WHAT IS NEEDED:
In the passage about the making of Highlander, at whose insistence did Kurt Russell drop out of the film?

Widen decided to make the immortal protagonist MacLeod relatable by depicting him as someone who experiences emotional loss and loneliness due to his power, falling in love with people and forging friendships but knowing he will eventually outlast and lose them all. He was also an underdog in the story, one who wasn't as old, experienced, powerful, or physically intimidating as the enemy he would have to face in the story's climax. Widen's instructor advised him to send in the class project script to an agent. It became the first draft of what would eventually be the screenplay for the 1986 film Highlander. In a 2006 interview with The Action Elite, Gregory Widen remarked: "I’ve always been amazed that a project I wrote as a UCLA student has had this kind of life. I think its appeal is the uniqueness of how the story was told and the fact it had a heart and a point of view about immortality."

As the film readied for production, Kurt Russell was cast as Connor Macleod beating Michael Douglas, Ed Harris, Sam Shepard, David Keith, Kevin Costner, Scott Glenn, Sting (who was also considered to provide the soundtrack for the movie), Mickey Rourke, Peter Weller, Mel Gibson and William Hurt; however, Russell dropped out of the film at the insistence of Goldie Hawn. Russell Mulcahy, director of Highlander, became interested in actor Christopher Lambert after seeing a photograph of the 28-year-old actor in his portrayal of Tarzan in Greystoke: The Legend of Tarzan, Lord of the Apes. At the Neuchâtel International Fantastic Film Festival in 2015, Mulcahy said he saw the photo in a magazine and showed the production staff: "I said, 'Who's this?' They had no idea. He couldn't speak English. But he had the perfect look. And he learned English very fast."

PROVIDED DATA:
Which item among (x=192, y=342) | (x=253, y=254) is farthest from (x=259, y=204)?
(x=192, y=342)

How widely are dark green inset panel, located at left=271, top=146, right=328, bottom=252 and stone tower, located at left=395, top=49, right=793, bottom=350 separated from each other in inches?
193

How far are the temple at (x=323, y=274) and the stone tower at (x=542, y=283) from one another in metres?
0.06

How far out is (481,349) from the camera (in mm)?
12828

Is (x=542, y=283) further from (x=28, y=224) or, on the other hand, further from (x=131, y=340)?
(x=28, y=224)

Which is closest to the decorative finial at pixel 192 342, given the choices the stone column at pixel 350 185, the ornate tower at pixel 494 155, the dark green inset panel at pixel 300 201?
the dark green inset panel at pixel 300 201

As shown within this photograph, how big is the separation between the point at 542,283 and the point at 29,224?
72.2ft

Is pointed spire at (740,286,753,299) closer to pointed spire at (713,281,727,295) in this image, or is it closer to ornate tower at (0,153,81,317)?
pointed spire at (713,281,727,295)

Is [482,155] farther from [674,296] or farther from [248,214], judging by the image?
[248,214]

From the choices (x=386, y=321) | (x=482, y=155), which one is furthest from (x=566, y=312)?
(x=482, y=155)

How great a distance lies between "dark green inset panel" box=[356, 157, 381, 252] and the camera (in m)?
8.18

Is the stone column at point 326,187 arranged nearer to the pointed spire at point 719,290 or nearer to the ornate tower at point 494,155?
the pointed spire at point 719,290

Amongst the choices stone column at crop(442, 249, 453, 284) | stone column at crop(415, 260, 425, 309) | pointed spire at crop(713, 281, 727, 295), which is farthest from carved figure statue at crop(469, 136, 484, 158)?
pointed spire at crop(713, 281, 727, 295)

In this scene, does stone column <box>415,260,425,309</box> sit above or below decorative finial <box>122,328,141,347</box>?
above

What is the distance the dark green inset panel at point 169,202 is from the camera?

RESPONSE FOR THIS EXERCISE:
Goldie Hawn